At the root of all those reasons is the refusal to talk. To really talk. To speak and to listen. To hear what is painful and to say what you fear to say. To talk not only to those with whom one feels comfortable, but with those whom you don’t trust and don’t like. To talk to your enemies. There are many reasons why Israel’s government and its citizens distrust Hamas and also the Palestinian Authority, and why talking with them will be difficult, painful, infuriating. And vice versa.
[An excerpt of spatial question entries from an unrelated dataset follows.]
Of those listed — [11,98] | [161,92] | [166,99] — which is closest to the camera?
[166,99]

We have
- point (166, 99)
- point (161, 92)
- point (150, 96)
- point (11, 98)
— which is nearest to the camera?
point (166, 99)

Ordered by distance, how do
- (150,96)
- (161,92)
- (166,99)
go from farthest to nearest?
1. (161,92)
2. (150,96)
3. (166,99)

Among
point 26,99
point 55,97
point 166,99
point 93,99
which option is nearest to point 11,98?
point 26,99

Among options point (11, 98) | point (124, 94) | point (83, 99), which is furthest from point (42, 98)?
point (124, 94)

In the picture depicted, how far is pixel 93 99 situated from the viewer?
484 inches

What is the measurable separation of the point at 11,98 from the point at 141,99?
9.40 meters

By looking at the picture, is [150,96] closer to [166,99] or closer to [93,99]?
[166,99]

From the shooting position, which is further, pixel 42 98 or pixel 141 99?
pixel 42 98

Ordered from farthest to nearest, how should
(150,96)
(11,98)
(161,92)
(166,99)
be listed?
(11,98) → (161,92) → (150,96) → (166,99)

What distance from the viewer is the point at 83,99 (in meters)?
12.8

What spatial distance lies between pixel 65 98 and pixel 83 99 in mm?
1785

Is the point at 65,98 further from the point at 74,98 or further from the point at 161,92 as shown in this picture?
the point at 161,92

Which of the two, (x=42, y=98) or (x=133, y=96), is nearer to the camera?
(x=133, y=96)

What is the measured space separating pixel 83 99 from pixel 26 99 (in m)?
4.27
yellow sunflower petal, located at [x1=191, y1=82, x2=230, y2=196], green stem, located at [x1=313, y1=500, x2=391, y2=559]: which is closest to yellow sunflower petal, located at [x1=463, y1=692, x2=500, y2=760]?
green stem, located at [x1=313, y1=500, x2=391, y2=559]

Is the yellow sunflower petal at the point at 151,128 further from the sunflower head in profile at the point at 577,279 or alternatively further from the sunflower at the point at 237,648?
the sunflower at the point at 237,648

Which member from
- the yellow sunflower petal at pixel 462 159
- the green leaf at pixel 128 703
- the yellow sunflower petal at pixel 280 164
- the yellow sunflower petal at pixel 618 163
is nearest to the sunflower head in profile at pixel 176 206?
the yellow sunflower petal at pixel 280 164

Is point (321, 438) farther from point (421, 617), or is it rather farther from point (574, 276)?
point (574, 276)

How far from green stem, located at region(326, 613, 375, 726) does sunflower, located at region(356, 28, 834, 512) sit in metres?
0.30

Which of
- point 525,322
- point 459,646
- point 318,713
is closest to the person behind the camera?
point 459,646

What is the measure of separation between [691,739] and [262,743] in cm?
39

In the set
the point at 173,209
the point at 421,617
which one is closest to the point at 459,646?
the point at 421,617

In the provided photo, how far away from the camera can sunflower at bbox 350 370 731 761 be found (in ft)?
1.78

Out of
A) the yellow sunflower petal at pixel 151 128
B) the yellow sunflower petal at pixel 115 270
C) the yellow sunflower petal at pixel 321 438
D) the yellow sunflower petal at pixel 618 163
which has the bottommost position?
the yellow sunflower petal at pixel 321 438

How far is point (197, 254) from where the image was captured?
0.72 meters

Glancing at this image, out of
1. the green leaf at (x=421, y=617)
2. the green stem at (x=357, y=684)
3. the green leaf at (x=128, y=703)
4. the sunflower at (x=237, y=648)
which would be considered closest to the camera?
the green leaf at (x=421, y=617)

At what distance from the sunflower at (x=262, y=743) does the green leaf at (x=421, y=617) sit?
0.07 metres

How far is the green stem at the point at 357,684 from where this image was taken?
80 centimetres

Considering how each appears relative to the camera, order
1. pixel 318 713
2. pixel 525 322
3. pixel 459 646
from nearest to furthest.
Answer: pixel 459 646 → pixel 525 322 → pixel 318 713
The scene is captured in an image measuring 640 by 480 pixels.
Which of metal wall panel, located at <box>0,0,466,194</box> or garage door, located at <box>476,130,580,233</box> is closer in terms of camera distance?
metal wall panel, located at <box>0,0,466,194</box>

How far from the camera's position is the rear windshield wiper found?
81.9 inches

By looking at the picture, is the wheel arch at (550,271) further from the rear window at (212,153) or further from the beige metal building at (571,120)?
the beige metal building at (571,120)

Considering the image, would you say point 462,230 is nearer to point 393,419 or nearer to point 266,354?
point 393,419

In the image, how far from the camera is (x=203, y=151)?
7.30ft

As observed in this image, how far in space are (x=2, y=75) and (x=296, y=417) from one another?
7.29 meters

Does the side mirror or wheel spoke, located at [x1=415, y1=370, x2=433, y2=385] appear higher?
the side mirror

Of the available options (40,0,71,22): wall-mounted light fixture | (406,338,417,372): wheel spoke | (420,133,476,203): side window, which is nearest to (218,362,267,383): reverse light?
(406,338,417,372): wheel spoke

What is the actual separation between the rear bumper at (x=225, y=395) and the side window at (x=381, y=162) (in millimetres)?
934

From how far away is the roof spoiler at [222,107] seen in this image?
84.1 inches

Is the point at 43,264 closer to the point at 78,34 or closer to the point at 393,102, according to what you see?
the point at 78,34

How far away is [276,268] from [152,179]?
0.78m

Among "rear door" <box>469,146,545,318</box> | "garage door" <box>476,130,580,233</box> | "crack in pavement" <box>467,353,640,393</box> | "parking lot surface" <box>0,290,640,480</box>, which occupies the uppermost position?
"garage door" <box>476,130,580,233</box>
It’s not over in part because the Israeli government has decided that as a matter of policy it will not talk. It will not talk, except by the most indirect means to Hamas at all, and it will not talk in good faith – really talk – to the Palestinian Authority. It will not talk about peace agreements other than as a way to keep talking but not talk at all. And it won’t talk to a Palestinian reconciliation government that includes Hamas. It won’t talk to Hamas other than through the coercive, violent language of Operation Brother’s Keeper and Operation Protective Edge. Hamas talks back with rockets and tunnel attacks. Helluva way to talk.
In the midst of the horrific, terrible violence there has been a quiet voice, a voice that talks, that really talks, because it also listens, because it talks for the sake of talking. Not empty talking, but talking for the sake of reconciliation, for the sake of practicing peace long before the politicians get around to talking earnestly about peace. The voice, and the ear, is the Parents Circle Families Forum whose slogan is “It won’t stop until we talk.” During this war, the group of bereaved Israeli and Palestinian families has made efforts, such as this video on social media, to keep talking, to turn people away from the violence that breeds bereavement, and to turn them towards the talk that also listens in their “Peace Tent.” The tent has operated daily throughout the war, in Tel Aviv’s Cinematheque square, offering a space in their words, “to provide an alternative to the propaganda and hatred running rampant in Israel …. [and] share their stories, their choice for reconciliation.” It’s not over yet, because not enough people are listening.
Sadly, the Israeli armed forces have now declared that Hadar Goldin is dead.
Thanks Jon… it is important to talk because in the end it won’t make any difference if we don’t and some of that talking has also to be about unpalatable truths. I hope that at least one of the many sides in this conflict can start to do this… maybe if one group makes a genuine acknowledgement of the suffering of another then maybe a path to peace will be lit up. I think the small movements such as The Parent’c circle forum above are one such group that shine that light.